Thanks to classmate Caitlin O’Donnell for this link to Time magazine’s cover story this week on Aung San Suu Kyi.

A stylish, descriptive essay-feature, the article doesn’t hide author Hannah Beech’s high regard for “the lady” as it aims to portray the sense of surveillance not only on the political figure but on media professions covering her.

Thus, Beech opens the story describing her rush to avoid the government watchers who followed her across the “haunted, betel-nut-stained streets of old Rangoon, past street-side tailors hunched over ancient sewing machines and open-air bookstalls selling worm-eaten copies of Orwell and Kipling.”

Yes. So Orwell and Kipling, a couple of old British writers, here evoke the musty scent of the colonial British era, or rather the remains and discards from it.  Add this to today’s video on Burma/Myanmar, and we gain some sense of how repressive governments aim to limit — or, at the least, monitor — unwanted media attention.

The magazine also provides this related photo gallery.
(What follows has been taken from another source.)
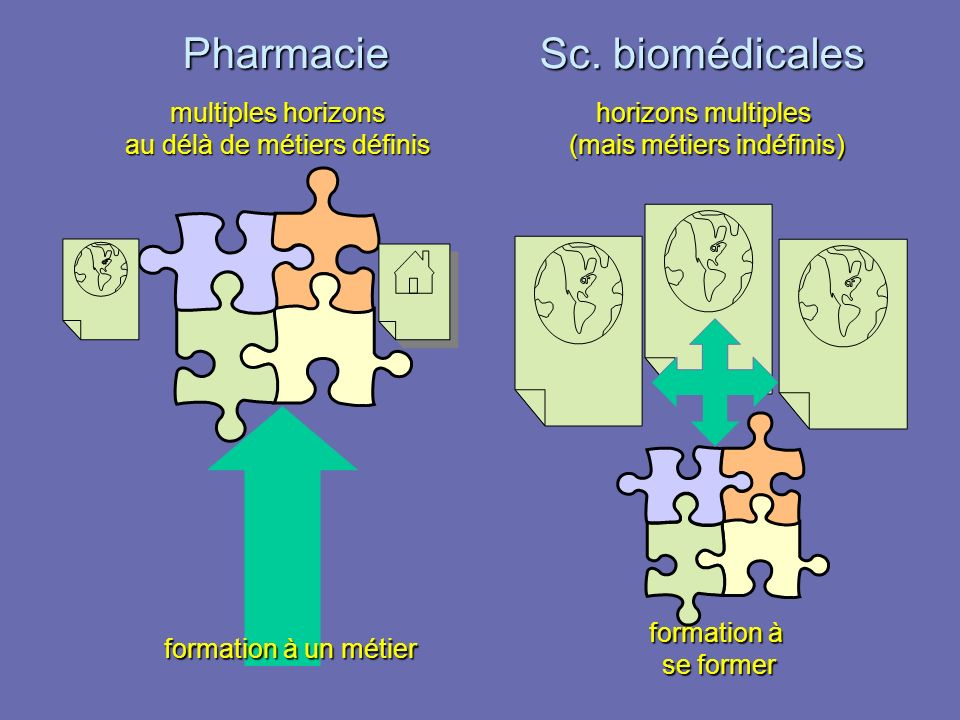formation à un métier formation à se former multiples horizons au délà de métiers définis horizons multiples (mais métiers indéfinis) Pharmacie Sc. bi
Burma: Politics after 63 Years of Independence

5 Jan

Here is a story from The Irrawaddy magazine, which is clearly no friend of the existing military regime in Myanmar, on the attitude of the nation’s rulers as they behold their sovereignty.
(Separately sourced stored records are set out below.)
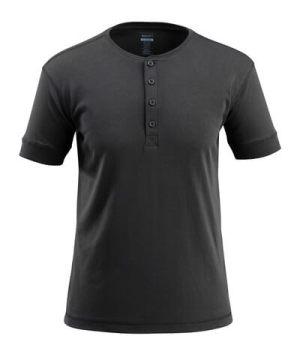50582 T-shirt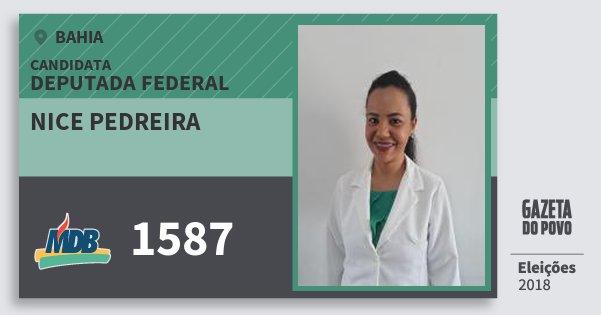Santinho Nice Pedreira 1587 (MDB) Deputada Federal   Bahia   Eleições 2018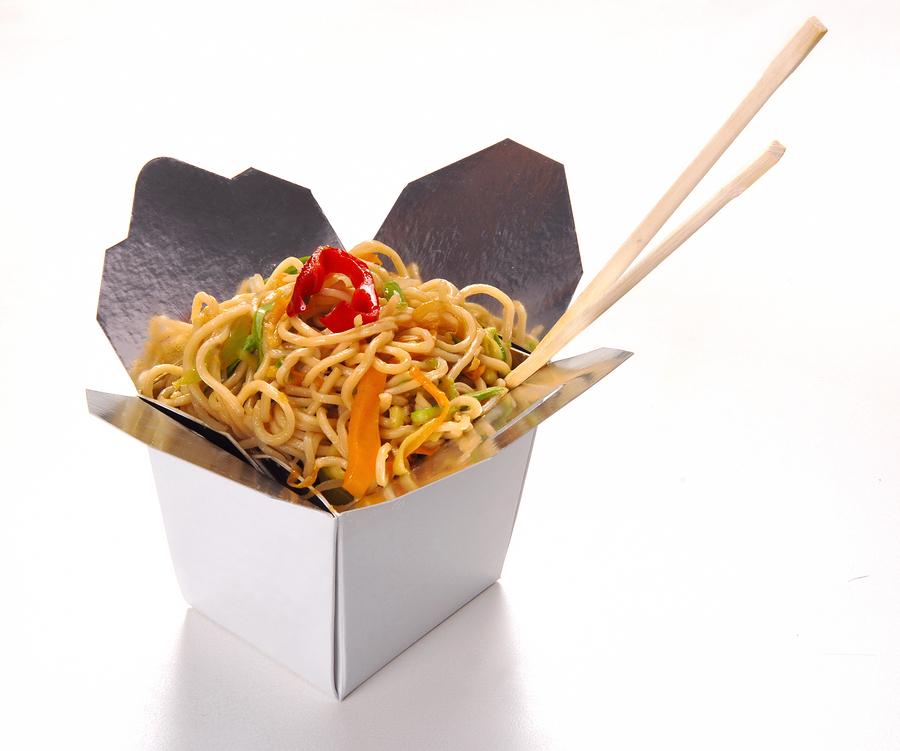 Sofia Chinese Food Com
Of course, one of the more remarkable developments lately has been the release from house arrest of democracy activist Aung San Suu Kyi, who since then has been continuing her call for improvements in human rights in Myanmar, also traditionally known as Burma.

The magazine’s website does not indicate its political support, though the fact that it publishes in both English and Burmese suggests that it aims to reach both internal and international audiences.  An editorial offers a rebuke to government censors, saying this:

“The temporary suspension of at least nine Burmese journals for carrying news about Aung San Suu Kyi is a huge setback for the growing number of privately owned weekly publications who sought a small but enduring space to bring fresh air to a news-hungry Burmese readership.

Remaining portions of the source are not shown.